L’Humanité bientôt en redressement judiciaire ?

Certains journalistes, ceux de BFM TV pour ne pas les nommer, ayant été quelque peu malmenés par les gilets jaunes sur les ronds-points, il nous a été assené par les médias que s’en prendre à ces mêmes journalistes équivalait un peu à s’attaquer à la démocratie ; laquelle a un coût, comme chacun sait.

Ainsi, le journal L’Humanité vient-il de se déclarer en cessation de paiement et de se placer sous la protection du tribunal de commerce de Bobigny. Ce n’est pas la première fois que le quotidien communiste doit faire face à de tels problèmes de trésorerie. En 2000, c’est l’ouverture à des investisseurs privés ; le capitalisme a parfois du bon.

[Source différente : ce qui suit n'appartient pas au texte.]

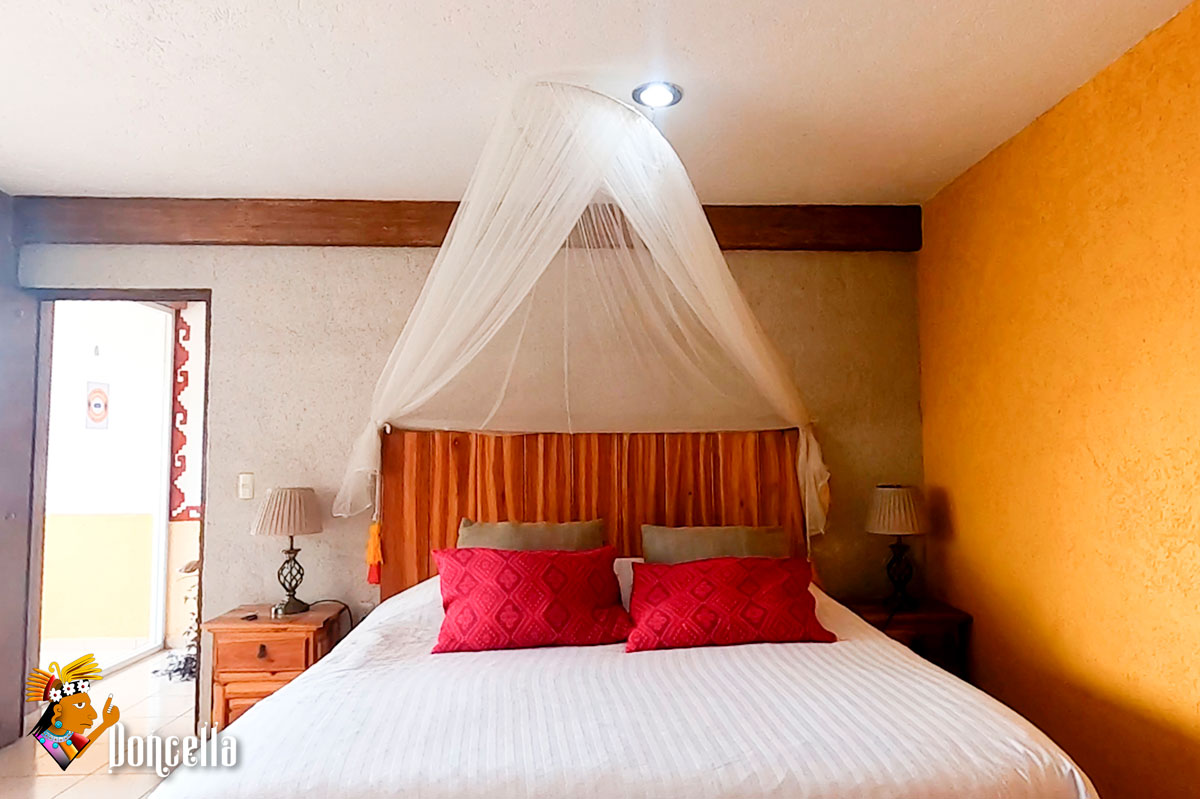 10-Doncella-HABITACION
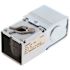 Emerson 24vac Coil Amg Junction Box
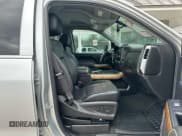 ✅ 2015 Chevrolet Silverado 1500 LTZ • VIN: 1GCVKSEC5FZ444297 • Лот: 92683165. Опубликован ранее на Copart с пробегом 268 495 миль. Бесплатный доступ к архиву аукционных продаж из США и подробный отчёт об истории автомобиля на DreamBid. Изображение 5.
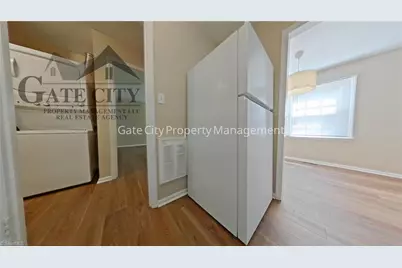 1105 Meadowbrook Boulevard, High Point, NC 27260 - Photo 3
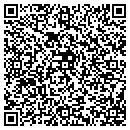 QR code with KWIK Stop contacts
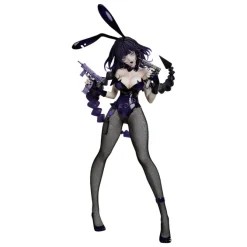 Original Illustration - Nazumi Yakuwa Statue / Bunny Version: FREEing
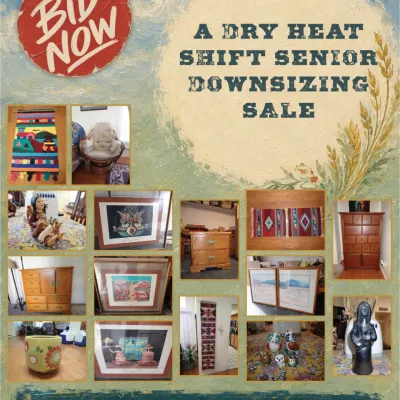 Sale Gallery Photo Thumbnail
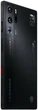 Смартфон ZTE Nubia Red Magic 9 Pro 12/512Gb Cyclone (NX769J) (Global Version) NFC - зображення 4
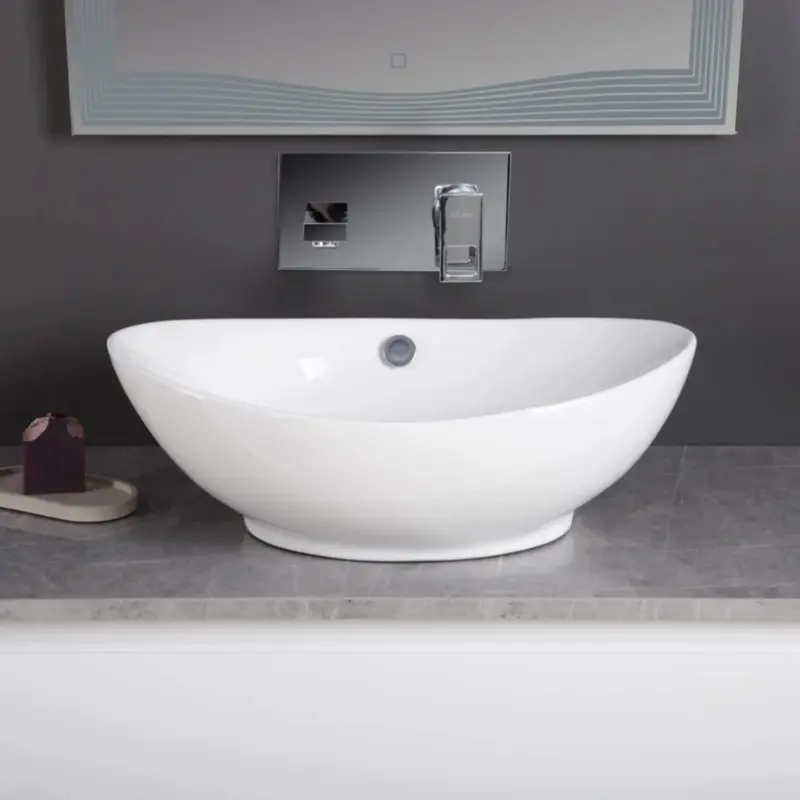 2 Накладная раковина BelBagno BB1087 600мм.jpg
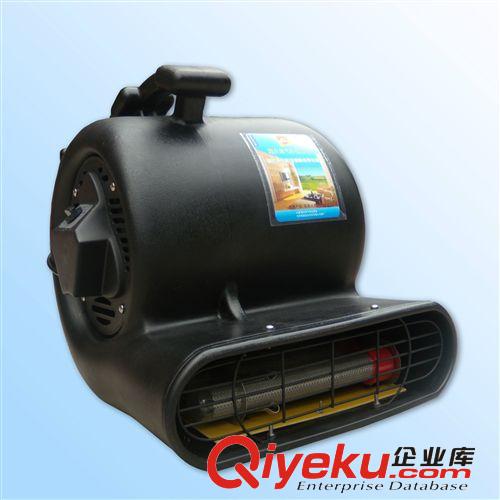 美國技術臭氧機 臭氧消毒機 大風量臭氧機 工業空氣凈化器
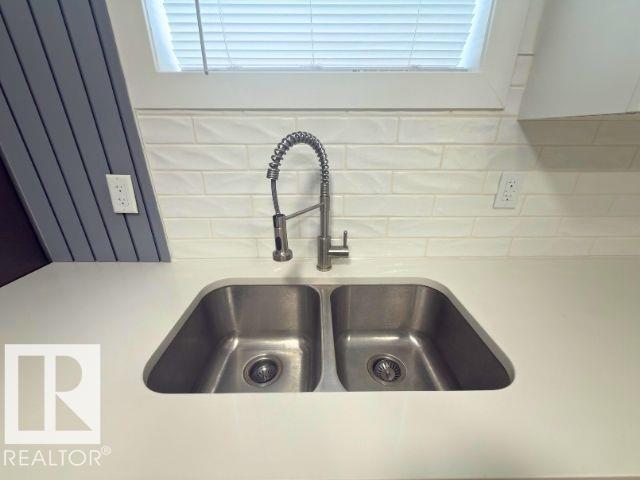 11912 140 Av Nw, Edmonton, Alberta  T5X 5K1 - Photo 61 - E4468194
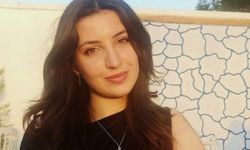 NİLKA TERE'DEN   Sessiz Yaralar: Çocuklarda Akran Zorbalığı!!!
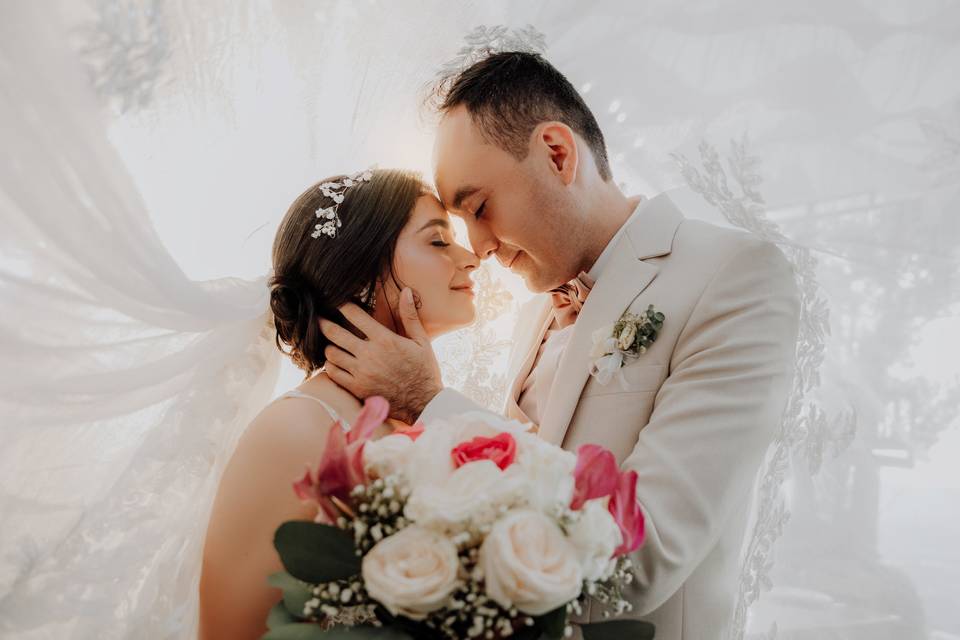 Bodas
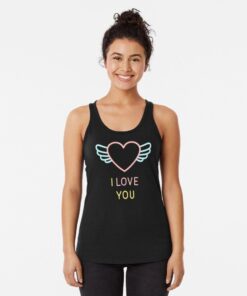 work-67506977-racerback-tank-top-2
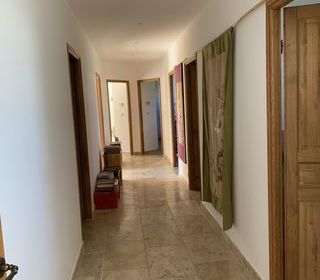  Maison � louer 5 pi�ces 150 m�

En 2011, c’est Nicolas Sarkozy qui, selon Le Point, doit personnellement intervenir afin que l’État rachète le siège du journal, lui permettant ainsi de continuer de paraître ; à droite, tout n’est pas forcément à jeter.

Mais il paraît que, cette fois-ci, la situation serait grave. Aussi grave que celle du Parti communiste, jadis son autorité de tutelle, dont faucille et marteau en une ont été bazardés en 1994 ? Si tel est le cas, ça doit vraiment être très grave.

Pourtant, et c’est là que la démocratie a un coût, tel qu’écrit plus haut, ce journal, même si luttant contre l’argent roi, n’a rien contre celui du contribuable. Car, en France, tous les journaux sont subventionnés à hauteur de leur diffusion. Du Figaro aux Échos (titres pourtant historiquement hostiles à la subventionnite ambiante), en passant par Le Monde et… L’Humanité. À titre d’exemple, c’est Aujourd’hui, l’édition nationale du Parisien, qui touche le pactole, avec près de 8 millions d’euros annuels. Le quotidien communiste, lui, pointe à la septième place du palmarès, avec plus de 3,5 millions d’euros chaque année. De quoi voir venir, pourtant. On notera encore que, de tous ces journaux, c’est L’Humanité qui dépend le plus de cette dotation, sachant qu’elle représente 36 centimes d’euro sur un prix d’achat au numéro de 2 euros, contre seulement 2 centimes d’euro pour Le Figaro*.

Toujours à titre de comparaison, le quotidien catholique Présent, fondé en 1982, ne perçoit, lui, que 260.000 euros par an, alors que sa diffusion se situe globalement dans les mêmes eaux : un peu moins de 30.000 exemplaires pour L’Humanité et un peu plus de 10.000 pour Présent. Des chiffres qu’il convient encore de moduler, à en croire Francis Bergeron, gérant du quotidien Présent « Il faut savoir que les ventes de L’Humanité sont artificiellement gonflées, grâce à des arrangements avec la CGT ou, naguère, le comité d’entreprise d’EDF qui achetait des journaux par palettes entières, histoire de faire monter la subvention d’État. » Petits arrangements qui, en 2014, ont d’ailleurs valu à ce journal une « condamnation pour détournements de fonds ». À notre connaissance, il n’y a pas eu appel.

Au fait, comment expliquer que ce quotidien d’à peine plus de vingt pages ait encore besoin de 175 salariés, dont 124 journalistes ? Francis Bergeron, toujours : « À Présent, nous parvenons à sortir huit pages par jour, soit seulement trois fois moins de pages, avec, en tout et pour tout, quatre journalistes et une poignée de pigistes dont beaucoup sont bénévoles ! » À croire que le militantisme prolétarien n’est plus ce qu’il fut et que les nationaux-catholiques ont encore de l’énergie, du dévouement et de l’enthousiasme à revendre.

Dans l’URSS de jadis, on célébrait l’ouvrier Alekseï Stakhanov, connu pour sa légendaire puissance de travail. Il reçut même par deux fois l’ordre de Lénine, honneur sûrement bien mérité. Il serait peut-être opportun, pour nos aimables confrères, de s’inspirer de cette auguste figure. À quand un ordre Fernand-Sardou, par exemple, dont la devise pourrait être « Aujourd’hui peut-être ou alors demain » ?

Enfin, on dit ça, mais c’est juste un conseil – qui ne coûtera pas un rond au contribuable, il va de soi – pour rendre service à nos estimés collègues. Et à la démocratie, au passage, et ce, tant qu’à faire.

(*) Chiffres pour l’année 2015, mais qui n’ont guère varié depuis.